Commercial law; Tests to determine the nationality of a corporation. There are
two acknowledged tests in determining the nationality of a corporation: the
control test and the grandfather rule. Paragraph 7 of DOJ Opinion No. 020, Series
of 2005, adopts the 1967 SEC Rules which implemented the requirement of the
Constitution and other laws pertaining to the controlling interests in enterprises
engaged in the exploitation of natural resources owned by Filipino citizens. The
first part of paragraph 7, DOJ Opinion No. 020, stating “shares belonging to
corporations or partnerships at least 60% of the capital of which is owned by
Filipino citizens shall be considered as of Philippine nationality,” pertains to the
control test or the liberal rule.
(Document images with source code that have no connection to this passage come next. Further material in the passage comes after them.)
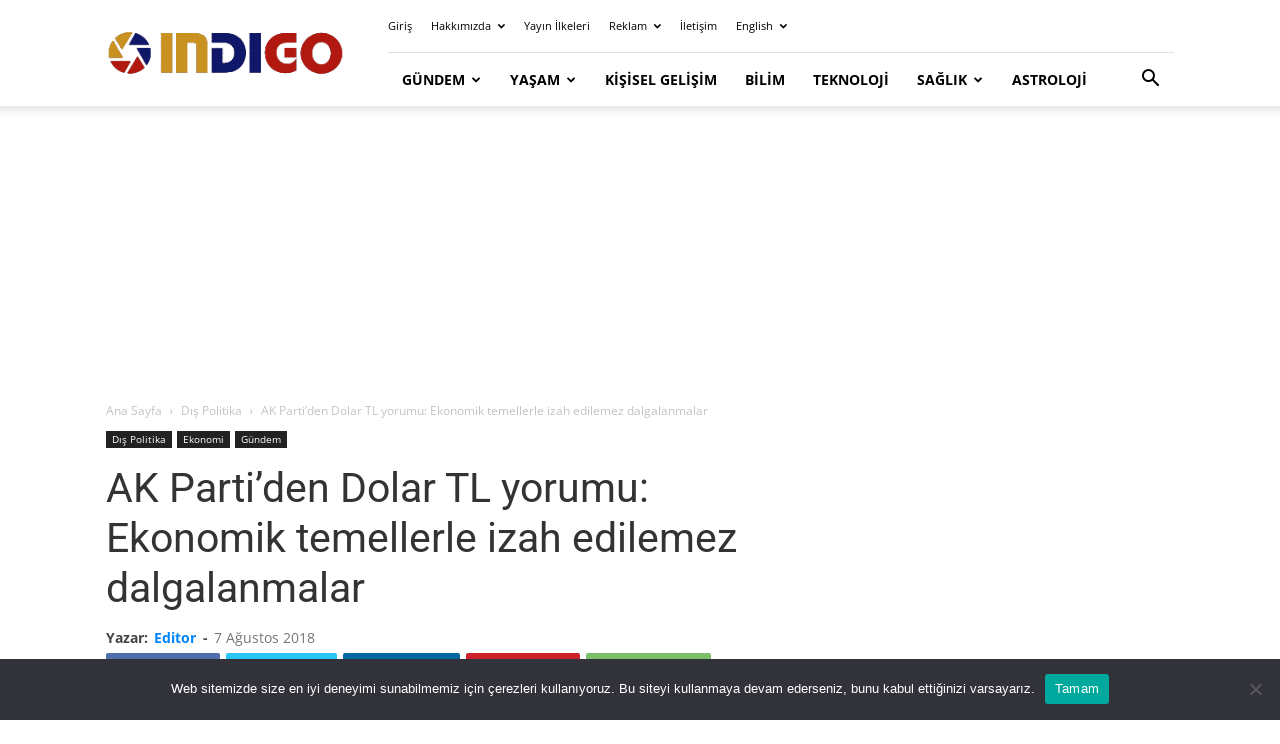

--- FILE ---
content_type: text/html; charset=utf-8
request_url: https://www.google.com/recaptcha/api2/aframe
body_size: 266
content:
<!DOCTYPE HTML><html><head><meta http-equiv="content-type" content="text/html; charset=UTF-8"></head><body><script nonce="v_EeXpRPuy9aBxfys9gcXQ">/** Anti-fraud and anti-abuse applications only. See google.com/recaptcha */ try{var clients={'sodar':'https://pagead2.googlesyndication.com/pagead/sodar?'};window.addEventListener("message",function(a){try{if(a.source===window.parent){var b=JSON.parse(a.data);var c=clients[b['id']];if(c){var d=document.createElement('img');d.src=c+b['params']+'&rc='+(localStorage.getItem("rc::a")?sessionStorage.getItem("rc::b"):"");window.document.body.appendChild(d);sessionStorage.setItem("rc::e",parseInt(sessionStorage.getItem("rc::e")||0)+1);localStorage.setItem("rc::h",'1769054988817');}}}catch(b){}});window.parent.postMessage("_grecaptcha_ready", "*");}catch(b){}</script></body></html>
On the other hand, the second part of the DOJ
Opinion which provides, “if the percentage of the Filipino ownership in the
corporation or partnership is less than 60%, only the number of shares
corresponding to such percentage shall be counted as Philippine nationality,”
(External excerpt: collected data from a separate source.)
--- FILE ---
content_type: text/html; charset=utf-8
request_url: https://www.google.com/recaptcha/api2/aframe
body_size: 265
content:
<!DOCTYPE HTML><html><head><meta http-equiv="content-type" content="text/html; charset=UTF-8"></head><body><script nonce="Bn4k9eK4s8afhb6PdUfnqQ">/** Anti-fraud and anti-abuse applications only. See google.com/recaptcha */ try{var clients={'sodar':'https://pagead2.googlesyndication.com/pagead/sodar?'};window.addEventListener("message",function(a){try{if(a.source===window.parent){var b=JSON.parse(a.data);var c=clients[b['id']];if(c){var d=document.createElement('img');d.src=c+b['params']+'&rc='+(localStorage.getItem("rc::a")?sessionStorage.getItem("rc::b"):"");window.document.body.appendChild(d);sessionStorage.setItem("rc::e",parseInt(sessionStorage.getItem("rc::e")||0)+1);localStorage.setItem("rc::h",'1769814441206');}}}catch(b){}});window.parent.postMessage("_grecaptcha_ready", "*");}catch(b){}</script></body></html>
pertains to the stricter, more stringent grandfather rule.
Application of the Grandfather Rule. Based on the said SEC Rule and DOJ
Opinion, the Grandfather Rule or the second part of the SEC Rule applies only
when the 60-40 Filipino-foreign equity ownership is in doubt (i.e., in cases where
the joint venture corporation with Filipino and foreign stockholders with less than
60% Filipino stockholdings [or 59%] invests in other joint venture corporation
which is either 60-40% Filipino-alien or the 59% less Filipino). Stated differently,
where the 60-40 Filipino- foreign equity ownership is not in doubt, the
Grandfather Rule will not apply.
Existence of doubt. The assertion of petitioners that “doubt” only exists when the
stockholdings are less than 60% fails to convince this Court. DOJ Opinion No. 20,
which petitioners quoted in their petition, only made an example of an instance
where “doubt” as to the ownership of the corporation exists. It would be
ludicrous to limit the application of the said word only to the instances where the
stockholdings of non-Filipino stockholders are more than 40% of the total
stockholdings in a corporation. The corporations interested in circumventing our
laws would clearly strive to have “60% Filipino Ownership” at face value. It would
be senseless for these applying corporations to state in their respective articles of
incorporation that they have less than 60% Filipino stockholders since the
applications will be denied instantly. Thus, various corporate schemes and
layerings are utilized to circumvent the application of the Constitution.